私が彼女を見かけたのは、秋の夕暮れどきだった。
大学の図書館で哲学書を漁っていると、窓際の席に佇む女性が目に入った。スカートの裾が風もないのに揺れている。それが最初の違和感だった。
彼女は本を読んでいたが、その指先は半透明で、ページをめくる音も聞こえない。私は思わず、ショーペンハウアーの「意志と表象としての世界」から目を上げた。
「あの、すみません」
声をかけた瞬間、彼女はこちらを振り向いた。切れ長の瞳に、どこか物憂げな表情が宿っている。
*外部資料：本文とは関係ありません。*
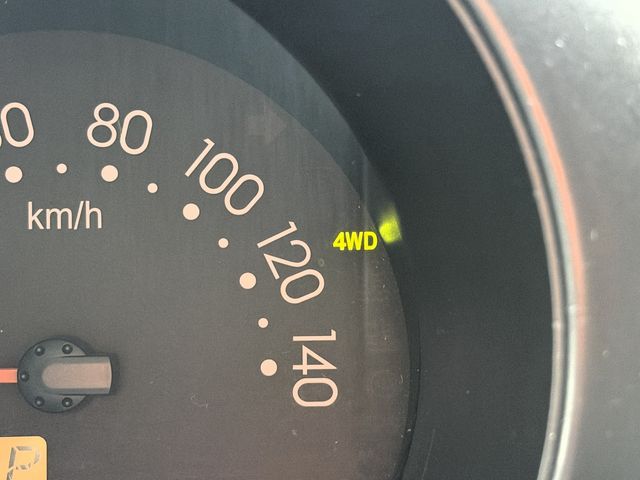 DAIHATSU HIJET CARGO 4WD 2010 Image 31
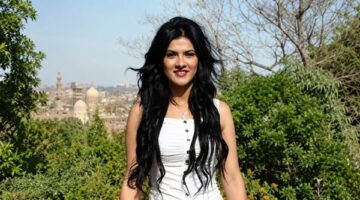 حبس ياسمينا المصري شهرًا وتغريمها 15 ألف جنيه بتهمة سب أشرف زكي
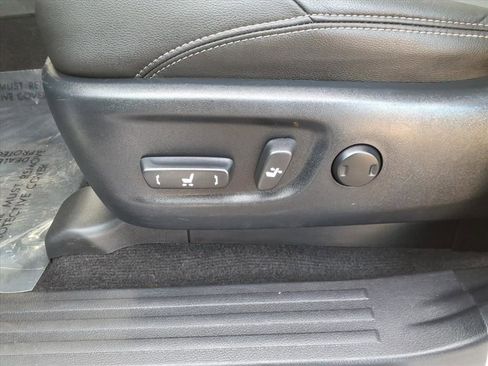 Used 2020 Toyota 4Runner SR5 Premium image 13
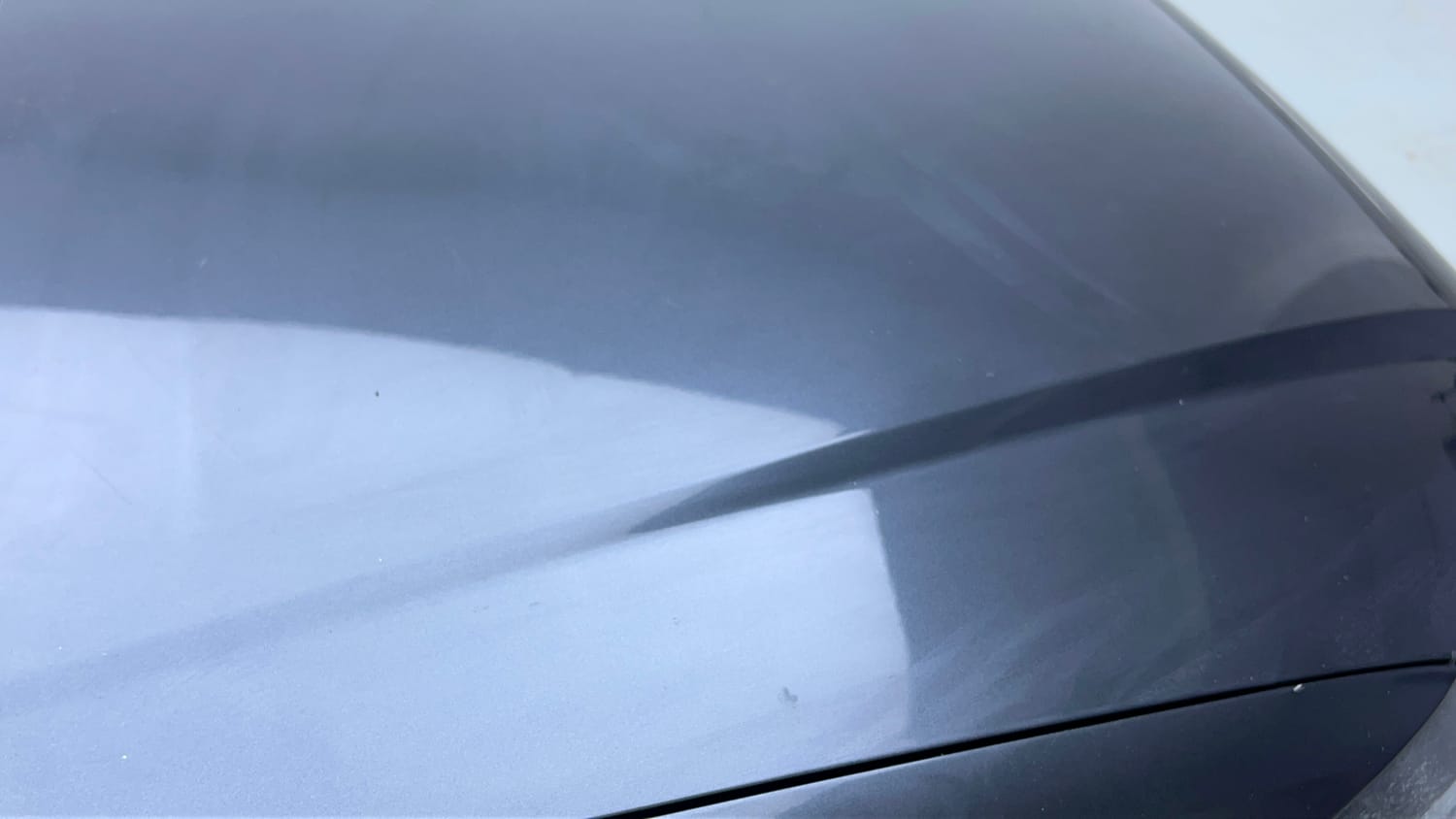 Used 2016 Volkswagen Vento Highline Petrol AT Petrol Automatic dents MINOR DENT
「私が見えるの?」彼女は嬉しそうに微笑んだ。「久しぶりね、生きている人と話すのは」
恐怖よりも好奇心が先に立った。私は彼女の隣に座り、話を聞くことにした。
彼女の名は皐月(さつき)。この図書館で働いていた女性だという。5年前に亡くなってからも、ここに留まっている理由を、彼女は切ない表情で語った。
「片思いの相手がいたの。告白できないまま、事故で死んでしまって」
皐月は生前、哲学科の助手として働いていた。恋い焦がれていたのは、同じ学科の若い教授。しかし、その想いを伝えることなく命を落としてしまった。
「死んでからわかったの。人を愛するということは、存在の根源的な在り方なのだと」
彼女の言葉に、私は深く考え込んだ。ハイデガーは「存在と時間」で、人間の本質的な在り方を「世界内存在」として描いた。その観点からすれば、死後もなお愛に執着する彼女の姿は、極めて人間的な存在の形なのかもしれない。
それから私は、毎日のように図書館に通った。皐月と哲学について語り合い、時には彼女の片思いの話に耳を傾けた。亡霊との交流は、私の存在論への理解を深めていった。
「生きているってどういうことかしら」ある日、皐月が問いかけてきた。「私はもう死んでいるのに、あなたと話すと、まるで生きているような錯覚を覚えるの」
レヴィナスは、他者との関係性こそが存在の本質だと説いた。死者もまた、生者との関わりの中で、ある種の「存在」を獲得するのだろうか。
季節は移ろい、木々が芽吹く頃となった。皐月の姿が、少しずつ透明になっていく。
「もうすぐ、私はここからいなくなるわ」彼女は穏やかな表情で告げた。「あなたのおかげで、愛することの意味がわかったから」
最後に皐月が見せた笑顔は、まるで生きているかのように輝いていた。
「死んでも消えない想いがあるの。それが、人を人たらしめているのかもしれないわね」
それが、彼女との最後の会話となった。
今でも私は時々、図書館の窓際の席に座る。そこでハイデガーやレヴィナスの本を開くと、かすかな風が頬を撫でていく。まるで、皐月が私の傍らで本を読んでいるかのように。
死と生の境界は、私たちが考えるほど明確なものではないのかもしれない。存在の真理は、理性で捉えきれない場所にある。それを教えてくれたのは、一人の死者の、儚くも深い恋心だった。
愛は、死をも超えて存在する。そう信じたくなる、物語の終わりである。